● **WHAT TO WORK ON**
Return, word for word, the part of the La Nina news transcript below from "Aired May 9, 2000" up to and including "towards the summertime.".

● **DOCUMENT PASSAGE**
=======

Aired May 9, 2000 - 1:10 p.m. ET

THIS IS A RUSH TRANSCRIPT. THIS COPY MAY NOT BE IN ITS FINAL FORM AND MAY BE UPDATED.

NATALIE ALLEN, CNN ANCHOR: Enough days of dusty, hot weather and we could face severe drought by the end of summer. That's what climate experts say. And they even have a scapegoat: a mysterious weather pattern called La Nina. No wonder all eyes are on the satellites.

And as CNN's Natalie Pawelski reports, new images reveal we might be off the hook from La Nina soon.

(BEGIN VIDEOTAPE)

NATALIE PAWELSKI, CNN CORRESPONDENT (voice-over): The weather system blamed for flooding parts of Africa and South America, drying out the American South and adding danger to hurricane season is running out of steam, according to NASA.

TONY BUSALACCHI, NASA OCEANOGRAPHER: La Nina as we know it is not over at the present tine, but we do expect it to decay and die out towards the summertime.

=======

● **GIVEN INFORMATION**
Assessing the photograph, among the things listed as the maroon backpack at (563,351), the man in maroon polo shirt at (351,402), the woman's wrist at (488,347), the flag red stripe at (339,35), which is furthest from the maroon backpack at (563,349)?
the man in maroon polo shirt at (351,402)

=======

● **SOLUTION TO THIS PROBLEM**
Aired May 9, 2000 - 1:10 p.m. ET

THIS IS A RUSH TRANSCRIPT. THIS COPY MAY NOT BE IN ITS FINAL FORM AND MAY BE UPDATED.

NATALIE ALLEN, CNN ANCHOR: Enough days of dusty, hot weather and we could face severe drought by the end of summer. That's what climate experts say. And they even have a scapegoat: a mysterious weather pattern called La Nina. No wonder all eyes are on the satellites.

And as CNN's Natalie Pawelski reports, new images reveal we might be off the hook from La Nina soon.

(BEGIN VIDEOTAPE)

NATALIE PAWELSKI, CNN CORRESPONDENT (voice-over): The weather system blamed for flooding parts of Africa and South America, drying out the American South and adding danger to hurricane season is running out of steam, according to NASA.

TONY BUSALACCHI, NASA OCEANOGRAPHER: La Nina as we know it is not over at the present tine, but we do expect it to decay and die out towards the summertime.